There are some things, however, that I hold incredibly dear. These are things that have a special place in my jewelry box and an even more special place in my heart.
Many years ago, my grandmother decided to clean out some of her costume jewelry and being the “girlier” of sisters in my family, I was the recipient. It was the equivalent of handing me a treasure chest. I didn’t care about the value of the jewelry. I cared that it was sparkly and came from my grandma.
Most pieces were random – clip-on earrings, a sparkling rhinestone American flag, a Shamrock pin made from ribbon. Over the years, I played with them and some pieces got lost here and there. But most of them managed to keep a spot in my jewelry box and now that I’m older, I’m so thankful.
My grandma’s jewelry wasn’t just a part of her. It was a part of her legacy. One of my very favorite pieces was the handpainted mother-of-pearl necklace that came with a story.
Sometime in the late 1800s, my grandmother’s grandmother sailed over from Germany on a steamship called the S.S. Bremen. Apparently, while on the ship, she purchased the necklace as a souvenir of her voyage.
I didn’t know my great great grandmother, of course. (It’s probably for the best. I’ve seen a picture of her and she looked like a pretty tough woman.) But through one little piece of jewelry, my grandma passed down a piece of her family history to me.
Why she entrusted me with that beautiful, precious, and meaningful necklace, I’ll never know but I can tell you that I’ve honored her by showing the necklace and telling the story to anyone who will listen. And I’m so glad I had the chance to hear her story as my grandma passed away when she was only 61 years old and I was 11.
It broke my heart but I’ve been able to carry her story with me all these years. And as tough as it is to think about my own mother getting older, I love that fact that she’s continuing the tradition. For one of my recent birthdays, she honored me with the gift of her cameo ring.
While the ring won’t even fit on my pinkie (my mother has small fingers), just looking at it takes me back to my childhood when the ring was a permanent fixture on my mother’s hand.
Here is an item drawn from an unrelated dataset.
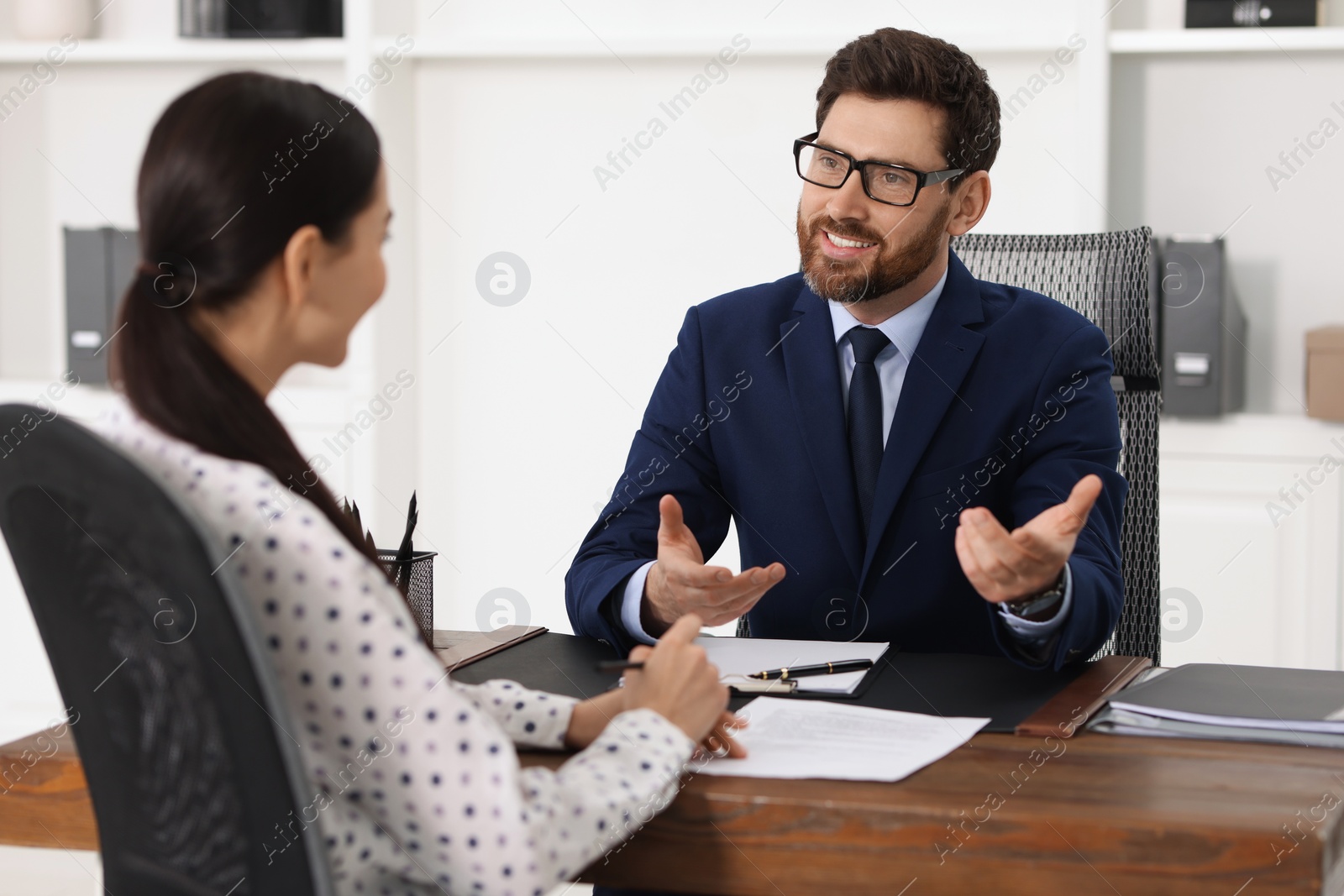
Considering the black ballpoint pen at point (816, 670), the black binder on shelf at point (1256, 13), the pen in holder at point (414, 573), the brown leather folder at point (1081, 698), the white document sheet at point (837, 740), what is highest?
the black binder on shelf at point (1256, 13)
So whether I’m considered a packrat or a sentimentalist, I love that I have something tangible as part of my grandmother’s legacy and now my mother’s.
It makes me think about my own legacy and how I’ll keep the tradition going since I have only a son. But the good news is that despite any gender stereotypes out there, he’s quite a fan of jewelry. I’ll be sure to pass down plenty of stories and keepsakes to carry on the tradition.